■ **Problem to work on**:
Output the data below as a two-column CSV with the headers input and output, one row per text and its answer. Put each text in input and its answer in output, wrapping every field in double quotes and turning line breaks into spaces.

■ **The data**:
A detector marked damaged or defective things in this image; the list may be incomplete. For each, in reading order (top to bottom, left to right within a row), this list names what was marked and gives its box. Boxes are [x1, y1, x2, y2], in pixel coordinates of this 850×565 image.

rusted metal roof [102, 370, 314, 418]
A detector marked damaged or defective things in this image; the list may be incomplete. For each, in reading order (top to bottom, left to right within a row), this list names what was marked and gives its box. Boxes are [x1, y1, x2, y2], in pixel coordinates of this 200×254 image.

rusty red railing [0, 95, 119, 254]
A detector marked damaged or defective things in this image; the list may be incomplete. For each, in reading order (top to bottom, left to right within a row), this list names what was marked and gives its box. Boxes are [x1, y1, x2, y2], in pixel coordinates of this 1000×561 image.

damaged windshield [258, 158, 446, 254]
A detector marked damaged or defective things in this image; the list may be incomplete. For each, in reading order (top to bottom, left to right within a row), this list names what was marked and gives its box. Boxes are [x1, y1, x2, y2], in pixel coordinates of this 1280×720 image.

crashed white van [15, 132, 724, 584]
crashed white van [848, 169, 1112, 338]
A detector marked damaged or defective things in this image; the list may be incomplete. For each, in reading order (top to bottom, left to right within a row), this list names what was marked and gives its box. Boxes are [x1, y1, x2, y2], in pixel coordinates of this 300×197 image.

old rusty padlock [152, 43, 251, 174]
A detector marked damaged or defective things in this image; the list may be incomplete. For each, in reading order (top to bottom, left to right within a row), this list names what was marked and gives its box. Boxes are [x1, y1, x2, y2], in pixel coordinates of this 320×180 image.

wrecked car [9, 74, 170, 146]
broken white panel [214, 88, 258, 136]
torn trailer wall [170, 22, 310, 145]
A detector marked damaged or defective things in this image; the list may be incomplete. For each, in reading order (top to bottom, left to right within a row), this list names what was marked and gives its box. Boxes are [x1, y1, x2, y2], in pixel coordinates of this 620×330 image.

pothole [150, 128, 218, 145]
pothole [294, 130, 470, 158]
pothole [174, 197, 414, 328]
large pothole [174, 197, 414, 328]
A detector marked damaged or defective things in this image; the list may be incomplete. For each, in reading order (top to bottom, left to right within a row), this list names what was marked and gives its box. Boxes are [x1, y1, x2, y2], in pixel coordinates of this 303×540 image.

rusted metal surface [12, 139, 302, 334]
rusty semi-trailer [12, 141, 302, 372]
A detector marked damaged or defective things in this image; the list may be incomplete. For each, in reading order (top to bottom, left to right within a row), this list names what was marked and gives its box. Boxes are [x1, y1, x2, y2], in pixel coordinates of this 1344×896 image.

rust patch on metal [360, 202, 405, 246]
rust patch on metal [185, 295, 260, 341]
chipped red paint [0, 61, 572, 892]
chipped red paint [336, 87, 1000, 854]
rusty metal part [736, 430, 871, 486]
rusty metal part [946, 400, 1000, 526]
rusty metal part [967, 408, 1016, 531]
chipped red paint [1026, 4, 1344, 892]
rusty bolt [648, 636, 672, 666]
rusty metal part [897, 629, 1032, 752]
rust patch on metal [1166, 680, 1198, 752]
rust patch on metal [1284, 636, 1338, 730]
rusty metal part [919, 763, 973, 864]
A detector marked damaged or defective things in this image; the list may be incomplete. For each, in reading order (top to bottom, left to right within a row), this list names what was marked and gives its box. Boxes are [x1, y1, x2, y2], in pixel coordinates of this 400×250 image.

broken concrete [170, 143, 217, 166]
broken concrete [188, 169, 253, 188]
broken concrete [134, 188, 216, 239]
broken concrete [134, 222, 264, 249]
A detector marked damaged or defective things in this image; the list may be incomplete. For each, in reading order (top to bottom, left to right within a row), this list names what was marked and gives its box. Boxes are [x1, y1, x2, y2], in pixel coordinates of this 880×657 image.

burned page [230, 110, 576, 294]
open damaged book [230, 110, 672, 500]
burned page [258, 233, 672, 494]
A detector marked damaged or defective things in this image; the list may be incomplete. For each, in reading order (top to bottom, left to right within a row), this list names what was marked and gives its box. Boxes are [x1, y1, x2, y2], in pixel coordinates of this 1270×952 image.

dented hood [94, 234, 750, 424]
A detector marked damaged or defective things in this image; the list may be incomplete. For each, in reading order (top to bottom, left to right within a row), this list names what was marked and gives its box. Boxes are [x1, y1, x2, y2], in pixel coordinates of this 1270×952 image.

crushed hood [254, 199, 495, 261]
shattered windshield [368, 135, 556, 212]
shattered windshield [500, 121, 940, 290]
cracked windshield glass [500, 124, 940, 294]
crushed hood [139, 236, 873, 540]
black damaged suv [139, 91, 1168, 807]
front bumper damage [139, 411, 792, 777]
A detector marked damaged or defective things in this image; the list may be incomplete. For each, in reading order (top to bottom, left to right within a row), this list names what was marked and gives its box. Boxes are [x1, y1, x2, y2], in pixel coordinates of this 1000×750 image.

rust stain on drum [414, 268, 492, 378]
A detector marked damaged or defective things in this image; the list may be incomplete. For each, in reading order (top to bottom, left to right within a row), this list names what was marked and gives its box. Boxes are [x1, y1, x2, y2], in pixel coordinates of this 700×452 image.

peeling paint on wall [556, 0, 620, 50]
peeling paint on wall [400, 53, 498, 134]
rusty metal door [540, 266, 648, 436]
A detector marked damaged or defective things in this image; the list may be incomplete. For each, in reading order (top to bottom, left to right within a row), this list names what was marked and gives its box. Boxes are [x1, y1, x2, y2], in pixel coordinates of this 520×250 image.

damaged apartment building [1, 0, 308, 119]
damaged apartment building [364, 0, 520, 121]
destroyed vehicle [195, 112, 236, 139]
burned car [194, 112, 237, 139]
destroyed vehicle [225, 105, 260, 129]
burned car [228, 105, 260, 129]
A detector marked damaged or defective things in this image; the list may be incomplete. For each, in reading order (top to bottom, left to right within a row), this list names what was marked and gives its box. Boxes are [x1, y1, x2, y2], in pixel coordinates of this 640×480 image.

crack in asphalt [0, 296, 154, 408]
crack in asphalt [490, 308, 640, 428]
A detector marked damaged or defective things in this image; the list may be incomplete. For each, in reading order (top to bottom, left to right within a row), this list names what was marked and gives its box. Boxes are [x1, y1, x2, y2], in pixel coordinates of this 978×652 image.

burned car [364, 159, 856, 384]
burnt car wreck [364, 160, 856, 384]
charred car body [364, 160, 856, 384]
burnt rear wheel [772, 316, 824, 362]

■ **Solved problem**:
input,output
"A detector marked damaged or defective things in this image; the list may be incomplete. For each, in reading order (top to bottom, left to right within a row), this list names what was marked and gives its box. Boxes are [x1, y1, x2, y2], in pixel coordinates of this 850×565 image.","rusted metal roof [102, 370, 314, 418]"
"A detector marked damaged or defective things in this image; the list may be incomplete. For each, in reading order (top to bottom, left to right within a row), this list names what was marked and gives its box. Boxes are [x1, y1, x2, y2], in pixel coordinates of this 200×254 image.","rusty red railing [0, 95, 119, 254]"
"A detector marked damaged or defective things in this image; the list may be incomplete. For each, in reading order (top to bottom, left to right within a row), this list names what was marked and gives its box. Boxes are [x1, y1, x2, y2], in pixel coordinates of this 1000×561 image.","damaged windshield [258, 158, 446, 254]"
"A detector marked damaged or defective things in this image; the list may be incomplete. For each, in reading order (top to bottom, left to right within a row), this list names what was marked and gives its box. Boxes are [x1, y1, x2, y2], in pixel coordinates of this 1280×720 image.","crashed white van [15, 132, 724, 584] crashed white van [848, 169, 1112, 338]"
"A detector marked damaged or defective things in this image; the list may be incomplete. For each, in reading order (top to bottom, left to right within a row), this list names what was marked and gives its box. Boxes are [x1, y1, x2, y2], in pixel coordinates of this 300×197 image.","old rusty padlock [152, 43, 251, 174]"
"A detector marked damaged or defective things in this image; the list may be incomplete. For each, in reading order (top to bottom, left to right within a row), this list names what was marked and gives its box. Boxes are [x1, y1, x2, y2], in pixel coordinates of this 320×180 image.","wrecked car [9, 74, 170, 146] broken white panel [214, 88, 258, 136] torn trailer wall [170, 22, 310, 145]"
"A detector marked damaged or defective things in this image; the list may be incomplete. For each, in reading order (top to bottom, left to right within a row), this list names what was marked and gives its box. Boxes are [x1, y1, x2, y2], in pixel coordinates of this 620×330 image.","pothole [150, 128, 218, 145] pothole [294, 130, 470, 158] pothole [174, 197, 414, 328] large pothole [174, 197, 414, 328]"
"A detector marked damaged or defective things in this image; the list may be incomplete. For each, in reading order (top to bottom, left to right within a row), this list names what was marked and gives its box. Boxes are [x1, y1, x2, y2], in pixel coordinates of this 303×540 image.","rusted metal surface [12, 139, 302, 334] rusty semi-trailer [12, 141, 302, 372]"
"A detector marked damaged or defective things in this image; the list may be incomplete. For each, in reading order (top to bottom, left to right within a row), this list names what was marked and gives its box. Boxes are [x1, y1, x2, y2], in pixel coordinates of this 1344×896 image.","rust patch on metal [360, 202, 405, 246] rust patch on metal [185, 295, 260, 341] chipped red paint [0, 61, 572, 892] chipped red paint [336, 87, 1000, 854] rusty metal part [736, 430, 871, 486] rusty metal part [946, 400, 1000, 526] rusty metal part [967, 408, 1016, 531] chipped red paint [1026, 4, 1344, 892] rusty bolt [648, 636, 672, 666] rusty metal part [897, 629, 1032, 752] rust patch on metal [1166, 680, 1198, 752] rust patch on metal [1284, 636, 1338, 730] rusty metal part [919, 763, 973, 864]"
"A detector marked damaged or defective things in this image; the list may be incomplete. For each, in reading order (top to bottom, left to right within a row), this list names what was marked and gives its box. Boxes are [x1, y1, x2, y2], in pixel coordinates of this 400×250 image.","broken concrete [170, 143, 217, 166] broken concrete [188, 169, 253, 188] broken concrete [134, 188, 216, 239] broken concrete [134, 222, 264, 249]"
"A detector marked damaged or defective things in this image; the list may be incomplete. For each, in reading order (top to bottom, left to right within a row), this list names what was marked and gives its box. Boxes are [x1, y1, x2, y2], in pixel coordinates of this 880×657 image.","burned page [230, 110, 576, 294] open damaged book [230, 110, 672, 500] burned page [258, 233, 672, 494]"
"A detector marked damaged or defective things in this image; the list may be incomplete. For each, in reading order (top to bottom, left to right within a row), this list names what was marked and gives its box. Boxes are [x1, y1, x2, y2], in pixel coordinates of this 1270×952 image.","dented hood [94, 234, 750, 424]"
"A detector marked damaged or defective things in this image; the list may be incomplete. For each, in reading order (top to bottom, left to right within a row), this list names what was marked and gives its box. Boxes are [x1, y1, x2, y2], in pixel coordinates of this 1270×952 image.","crushed hood [254, 199, 495, 261] shattered windshield [368, 135, 556, 212] shattered windshield [500, 121, 940, 290] cracked windshield glass [500, 124, 940, 294] crushed hood [139, 236, 873, 540] black damaged suv [139, 91, 1168, 807] front bumper damage [139, 411, 792, 777]"
"A detector marked damaged or defective things in this image; the list may be incomplete. For each, in reading order (top to bottom, left to right within a row), this list names what was marked and gives its box. Boxes are [x1, y1, x2, y2], in pixel coordinates of this 1000×750 image.","rust stain on drum [414, 268, 492, 378]"
"A detector marked damaged or defective things in this image; the list may be incomplete. For each, in reading order (top to bottom, left to right within a row), this list names what was marked and gives its box. Boxes are [x1, y1, x2, y2], in pixel coordinates of this 700×452 image.","peeling paint on wall [556, 0, 620, 50] peeling paint on wall [400, 53, 498, 134] rusty metal door [540, 266, 648, 436]"
"A detector marked damaged or defective things in this image; the list may be incomplete. For each, in reading order (top to bottom, left to right within a row), this list names what was marked and gives its box. Boxes are [x1, y1, x2, y2], in pixel coordinates of this 520×250 image.","damaged apartment building [1, 0, 308, 119] damaged apartment building [364, 0, 520, 121] destroyed vehicle [195, 112, 236, 139] burned car [194, 112, 237, 139] destroyed vehicle [225, 105, 260, 129] burned car [228, 105, 260, 129]"
"A detector marked damaged or defective things in this image; the list may be incomplete. For each, in reading order (top to bottom, left to right within a row), this list names what was marked and gives its box. Boxes are [x1, y1, x2, y2], in pixel coordinates of this 640×480 image.","crack in asphalt [0, 296, 154, 408] crack in asphalt [490, 308, 640, 428]"
"A detector marked damaged or defective things in this image; the list may be incomplete. For each, in reading order (top to bottom, left to right within a row), this list names what was marked and gives its box. Boxes are [x1, y1, x2, y2], in pixel coordinates of this 978×652 image.","burned car [364, 159, 856, 384] burnt car wreck [364, 160, 856, 384] charred car body [364, 160, 856, 384] burnt rear wheel [772, 316, 824, 362]"